Além destes, outros três pedidos já foram protocolados.


Com o protocolo, esses produtos avançam para uma das etapas mais importantes da obtenção do registro, que reconhece a reputação, a qualidade e as características vinculadas ao território de origem.

Nessa fase, o INPI realiza o exame técnico da documentação apresentada e verifica o cumprimento dos requisitos necessários para a concessão da IG.

A expectativa é que a análise seja concluída em até 18 meses.


“O processo de obtenção de uma Indicação Geográfica gera benefícios que vão muito além da valorização da diversidade e da identidade do nosso estado.

Ele mobiliza produtores, organiza a cadeia, define padrões de qualidade e fortalece os territórios.

Como resultado, os pequenos negócios ganham mais competitividade e ampliam suas oportunidades de mercado”, afirmou o superintendente do Sebrae/PE, Murilo Guerra.


Construção coletiva

Os quatro pedidos protocolados dão sequência ao trabalho desenvolvido pelo Sebrae/PE e pela Adepe para ampliar o número de IGs no estado.

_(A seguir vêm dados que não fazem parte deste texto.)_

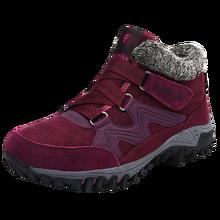 Новые зимние Для женщин с Мех Термальность треккинг Ботинки теплые брендовые уличные Обувь Для женщин высокие Пеший Туризм Ботинки красный Mountain Ботинки женщина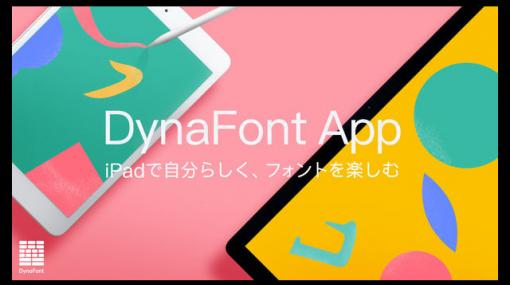 iPad向けフォントアプリ「DynaFont App(ダイナフォントアプリ)」提供開始(ダイナコムウェア) - ニュース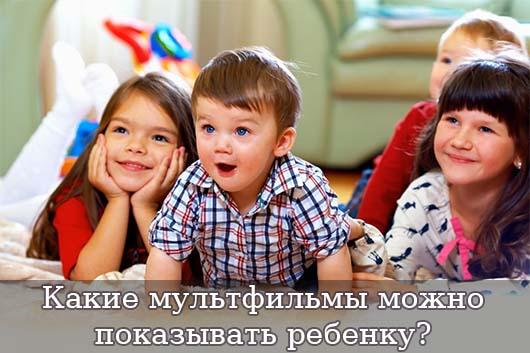 Какие мультфильмы можно показывать ребенку?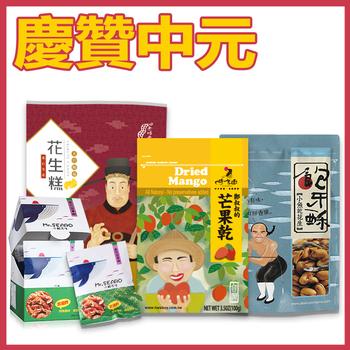 《中元零食箱I》小鯨先生冠軍蝦5包+遊食趣芒果乾+余順豐花生糕+余順豐小魚乾花生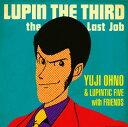 【メール便送料無料】Yuji Ohno&Lupintic Five with Friends / LUPIN THE THIRD〜the Last Job〜[CD]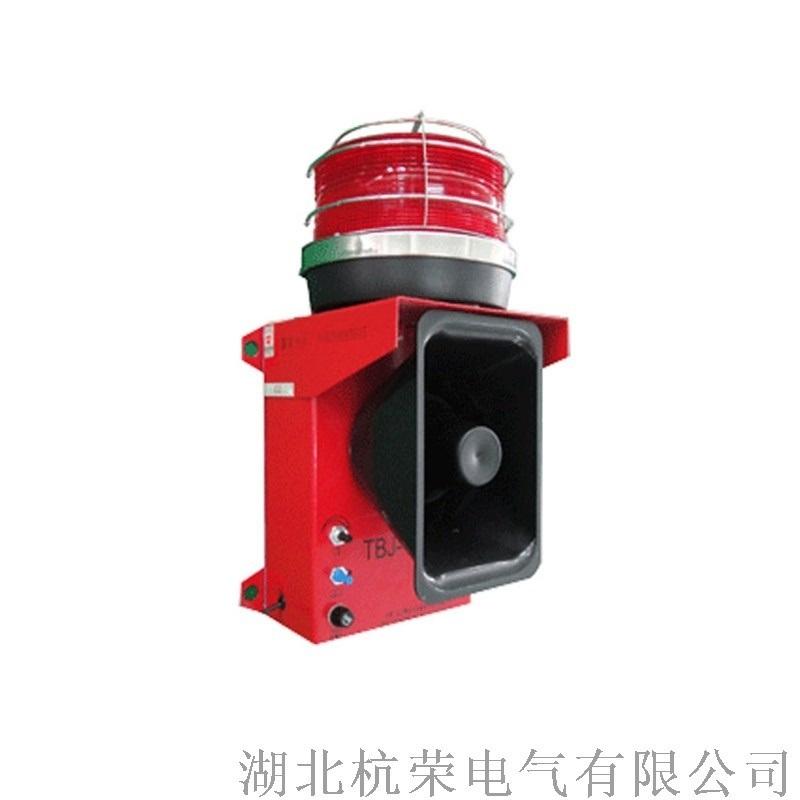 220V声光报警器JBC-110报警器商家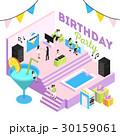 コンパ パーティー 宴会のイラスト 30159061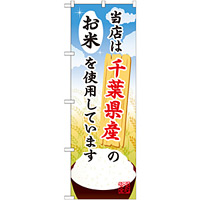 ご当地のぼり旗 千葉県産 内容:お米 (SNB-899)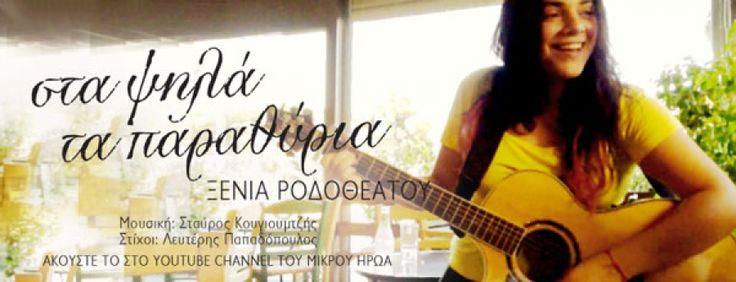 """Η Ξένια Ροδοθεάτου μας παρουσιάζει μια ολόφρεσκη επανεκτέλεση του γνωστού τραγουδιού """"Στα ψηλά τα παραθύρια"""""""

Antes deles, em junho, já haviam sido submetidos os pedidos referentes ao artesanato em barro do Alto do Moura, ao artesanato em madeira de Sertânia e à renda renascença de Poção.

Ao todo, 16 produtos tipicamente pernambucanos participam da estratégia de estruturação de Indicações Geográficas desenvolvida pelas instituições.


O trabalho inclui a organização das governanças territoriais, a constituição das entidades representativas e a elaboração de documentos técnicos, como o Caderno de Especificações Técnicas, que estabelece as características do produto, os padrões de qualidade e as regras que preservam seu modo tradicional de produção.